Recently though, scientists found that microglia activated by plaque buildup release molecular compounds that bring more blood to the brain. The blood brings T cells with it that are activated by microglia. Once activated, the T cells release compounds that push microglia to inflame the surrounding tissue and attack nearby neurons. The study shows that the T cells trigger microglia to create an inflammatory response in the brain which then causes neurological damage and ultimately Alzhiemers.
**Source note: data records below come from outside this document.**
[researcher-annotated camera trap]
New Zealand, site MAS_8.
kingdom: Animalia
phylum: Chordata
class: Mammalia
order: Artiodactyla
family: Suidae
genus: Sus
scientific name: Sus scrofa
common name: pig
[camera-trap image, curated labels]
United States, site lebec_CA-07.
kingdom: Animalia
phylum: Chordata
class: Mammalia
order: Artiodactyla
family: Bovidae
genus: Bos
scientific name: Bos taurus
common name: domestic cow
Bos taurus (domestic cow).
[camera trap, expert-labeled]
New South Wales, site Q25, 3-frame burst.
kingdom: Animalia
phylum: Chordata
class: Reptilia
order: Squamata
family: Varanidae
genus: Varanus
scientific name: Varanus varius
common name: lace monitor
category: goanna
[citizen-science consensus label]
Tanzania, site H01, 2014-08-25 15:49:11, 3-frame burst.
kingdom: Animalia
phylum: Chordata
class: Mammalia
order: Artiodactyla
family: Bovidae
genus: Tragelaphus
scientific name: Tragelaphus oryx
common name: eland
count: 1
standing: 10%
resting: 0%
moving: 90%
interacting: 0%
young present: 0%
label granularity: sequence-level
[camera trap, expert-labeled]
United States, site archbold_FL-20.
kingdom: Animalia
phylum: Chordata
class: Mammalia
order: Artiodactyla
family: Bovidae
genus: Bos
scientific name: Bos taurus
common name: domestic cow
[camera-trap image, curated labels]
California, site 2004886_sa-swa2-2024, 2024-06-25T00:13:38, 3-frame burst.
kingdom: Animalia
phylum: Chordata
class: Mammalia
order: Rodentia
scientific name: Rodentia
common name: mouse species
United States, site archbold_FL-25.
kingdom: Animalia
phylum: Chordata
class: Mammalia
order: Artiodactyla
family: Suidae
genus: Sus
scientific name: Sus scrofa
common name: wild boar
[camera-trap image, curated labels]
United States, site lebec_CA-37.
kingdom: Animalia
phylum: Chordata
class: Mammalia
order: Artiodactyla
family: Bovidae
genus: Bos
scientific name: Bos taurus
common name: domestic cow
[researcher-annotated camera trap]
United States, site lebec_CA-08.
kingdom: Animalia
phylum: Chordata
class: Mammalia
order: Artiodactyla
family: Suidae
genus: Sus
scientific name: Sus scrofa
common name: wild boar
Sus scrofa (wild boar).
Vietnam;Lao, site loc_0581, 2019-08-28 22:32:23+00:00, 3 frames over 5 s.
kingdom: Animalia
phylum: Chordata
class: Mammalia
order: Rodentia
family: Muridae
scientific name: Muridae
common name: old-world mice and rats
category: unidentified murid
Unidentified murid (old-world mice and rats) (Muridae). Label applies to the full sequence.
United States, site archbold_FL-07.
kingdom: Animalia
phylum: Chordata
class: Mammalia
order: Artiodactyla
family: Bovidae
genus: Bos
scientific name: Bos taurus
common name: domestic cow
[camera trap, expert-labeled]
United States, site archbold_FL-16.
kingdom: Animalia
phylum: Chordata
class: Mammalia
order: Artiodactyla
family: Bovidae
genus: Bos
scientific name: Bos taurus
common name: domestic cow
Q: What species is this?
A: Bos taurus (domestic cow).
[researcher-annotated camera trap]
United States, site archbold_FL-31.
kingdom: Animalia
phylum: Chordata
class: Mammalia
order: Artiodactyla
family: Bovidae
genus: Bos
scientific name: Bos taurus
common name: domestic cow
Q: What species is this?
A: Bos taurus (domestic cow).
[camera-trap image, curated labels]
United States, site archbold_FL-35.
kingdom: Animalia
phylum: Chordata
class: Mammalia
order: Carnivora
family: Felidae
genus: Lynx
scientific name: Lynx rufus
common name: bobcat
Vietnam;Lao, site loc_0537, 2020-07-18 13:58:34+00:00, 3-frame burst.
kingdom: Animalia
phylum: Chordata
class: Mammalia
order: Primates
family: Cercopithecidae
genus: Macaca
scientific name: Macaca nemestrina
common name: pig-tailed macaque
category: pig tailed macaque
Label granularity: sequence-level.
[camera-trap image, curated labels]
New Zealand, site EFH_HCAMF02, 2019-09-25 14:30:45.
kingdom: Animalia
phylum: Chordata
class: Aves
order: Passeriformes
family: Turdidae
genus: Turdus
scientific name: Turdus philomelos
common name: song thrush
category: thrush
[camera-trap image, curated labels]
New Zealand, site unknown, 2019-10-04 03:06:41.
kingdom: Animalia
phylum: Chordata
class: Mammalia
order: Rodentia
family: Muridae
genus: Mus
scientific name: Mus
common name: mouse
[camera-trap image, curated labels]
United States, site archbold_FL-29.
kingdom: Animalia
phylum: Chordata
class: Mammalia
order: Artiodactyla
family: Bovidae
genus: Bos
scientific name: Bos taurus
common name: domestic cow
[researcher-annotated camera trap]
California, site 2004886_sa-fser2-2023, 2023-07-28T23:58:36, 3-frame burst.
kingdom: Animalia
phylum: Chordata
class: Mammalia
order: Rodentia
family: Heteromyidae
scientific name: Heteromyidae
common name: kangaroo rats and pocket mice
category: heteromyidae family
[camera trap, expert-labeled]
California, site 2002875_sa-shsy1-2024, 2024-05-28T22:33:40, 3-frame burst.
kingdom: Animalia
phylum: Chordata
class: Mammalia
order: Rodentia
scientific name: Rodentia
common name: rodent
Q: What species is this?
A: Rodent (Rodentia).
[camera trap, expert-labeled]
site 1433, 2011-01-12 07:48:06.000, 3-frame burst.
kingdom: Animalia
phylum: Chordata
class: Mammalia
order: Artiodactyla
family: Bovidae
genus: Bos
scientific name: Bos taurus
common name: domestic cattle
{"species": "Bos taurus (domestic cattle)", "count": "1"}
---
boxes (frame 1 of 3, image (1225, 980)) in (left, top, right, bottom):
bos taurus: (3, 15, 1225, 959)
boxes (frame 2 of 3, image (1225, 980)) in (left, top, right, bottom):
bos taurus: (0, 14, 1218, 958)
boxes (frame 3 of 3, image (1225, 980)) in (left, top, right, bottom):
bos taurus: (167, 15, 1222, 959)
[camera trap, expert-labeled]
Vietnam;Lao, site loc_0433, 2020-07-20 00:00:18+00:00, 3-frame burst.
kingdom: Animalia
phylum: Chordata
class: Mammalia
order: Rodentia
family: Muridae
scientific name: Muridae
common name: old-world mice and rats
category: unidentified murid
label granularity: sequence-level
Given this knowledge, the second part of the study focused on what would happen if the T cells never reached the brain. Scientists found that when the mice were given an antibody to deplete the T cells they had fewer activated microglia and less inflammation. The mice also had an improved ability to carry out normal behavior like building nests. The next steps will be to investigate whether depleting T cells in humans will show a similar effect as well as developing therapies to deplete T cells while also finding a way to keep a patient from becoming immunocompromised.

Although there’s a lot of unanswered questions regarding possible therapies and whether they will work in humans, researchers are hopeful that clinical trials will be approved and will start as soon as possible. If successful, targeting T cells could be key to combating Alzheimer’s.